♟15♟Misteri.

Kau memang tak pantas dicintai, orang-orang yang menyayangimu akan pergi satu per satu, bahkan tidak akan ada seorang lelaki manapun yang akan mencintaimu. Kau tak pantas untuk menerima Cinta siapapun juga- Yurika

Hyun kembalilah padaku, aku masih mencintaimu. Aku tidak pernah mencintai Yurika, di hatiku hanya ada kamu seorang, jangan pernah tinggalkan aku, kumohon- Nam Suuk.

Hyun.. Hyun.. Hyun..

Terdengar suara Nam Suuk yang semakin menjauh dan perlahan menghilang.

“OPPA, NAM SUUK!”

In Hyun berteriak langsung terbangun dari tidurnya, teriakannya itu sontak membuat Jeong Soon ikut terbangun karena terkejut mendengarnya.

Jeong Soon bangkit dari bantalnya kemudian duduk di samping In Hyun yang terduduk juga dengan keringat dingin yang bercucuran.

“Apa kau tidak apa-apa Putri?

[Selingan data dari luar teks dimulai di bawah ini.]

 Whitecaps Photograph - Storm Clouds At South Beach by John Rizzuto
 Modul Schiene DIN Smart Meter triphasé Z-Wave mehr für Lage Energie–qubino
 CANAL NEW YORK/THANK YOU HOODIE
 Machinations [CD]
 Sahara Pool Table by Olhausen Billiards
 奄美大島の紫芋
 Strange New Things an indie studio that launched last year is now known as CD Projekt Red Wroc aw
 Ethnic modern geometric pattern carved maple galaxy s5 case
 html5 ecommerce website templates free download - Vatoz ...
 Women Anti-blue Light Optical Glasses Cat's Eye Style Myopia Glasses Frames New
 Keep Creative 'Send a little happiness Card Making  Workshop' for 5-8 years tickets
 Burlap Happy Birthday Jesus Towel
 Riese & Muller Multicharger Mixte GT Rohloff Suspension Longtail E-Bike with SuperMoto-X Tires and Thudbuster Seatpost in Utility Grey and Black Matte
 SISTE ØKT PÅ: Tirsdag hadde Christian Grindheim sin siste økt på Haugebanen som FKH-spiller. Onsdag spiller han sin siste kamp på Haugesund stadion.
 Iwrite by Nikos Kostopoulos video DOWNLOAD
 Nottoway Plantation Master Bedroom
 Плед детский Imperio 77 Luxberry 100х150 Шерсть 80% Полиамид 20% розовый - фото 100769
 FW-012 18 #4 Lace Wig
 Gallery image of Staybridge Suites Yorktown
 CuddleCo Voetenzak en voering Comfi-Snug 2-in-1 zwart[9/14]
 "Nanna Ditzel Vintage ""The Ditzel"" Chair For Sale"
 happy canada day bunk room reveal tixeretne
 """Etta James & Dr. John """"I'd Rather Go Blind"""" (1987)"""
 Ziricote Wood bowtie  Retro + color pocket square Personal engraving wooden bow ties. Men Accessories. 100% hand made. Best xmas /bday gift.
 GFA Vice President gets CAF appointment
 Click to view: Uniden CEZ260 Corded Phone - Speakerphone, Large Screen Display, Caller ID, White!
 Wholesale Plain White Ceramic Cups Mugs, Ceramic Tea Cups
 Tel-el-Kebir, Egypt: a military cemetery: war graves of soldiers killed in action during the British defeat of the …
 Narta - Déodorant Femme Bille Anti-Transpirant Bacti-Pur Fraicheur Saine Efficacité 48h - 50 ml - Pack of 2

Apa kau bermimpi buruk lagi? Ceritakanlah apa yang sering kau impikan sampai membuatmu gelisah dan mengganggu tidur lelapmu itu?” Dengan lembut Jeong Soon mengusap keringat In Hyun memakai lengan baju tidurnya yang terjulur panjang.

In Hyun tiba-tiba langsung memeluk Jeong Soon lalu menenggelamkan wajahnya di dada bidang suaminya itu.

Jeong Soon mencoba menenangkan di dadanya. Tangan kiri memeluk In Hyun tangan kanannya menepuk-nepuk pelan belakang kepala In Hyun. “Tenanglah aku ada di sini.”

“Pangeran.”

“Hmmm?”

“Apa aku memang tidak pantas untuk dicintai?”

Jeong Soon memegang kedua sisi pundak In Hyun kemudian perlahan melepaskan dari pelukannya. In Hyun menatapnya dengan kedua mata yang sudah tergenang air bening yang hampir menetes.

“Kau adalah orang yang pantas dicintai, kenapa kau bertanya begitu?” Jeong Soon menurunkan sebelah alisnya menatap tajam ke dalam manik mata In Hyun seolah mencari jawabannya di sana.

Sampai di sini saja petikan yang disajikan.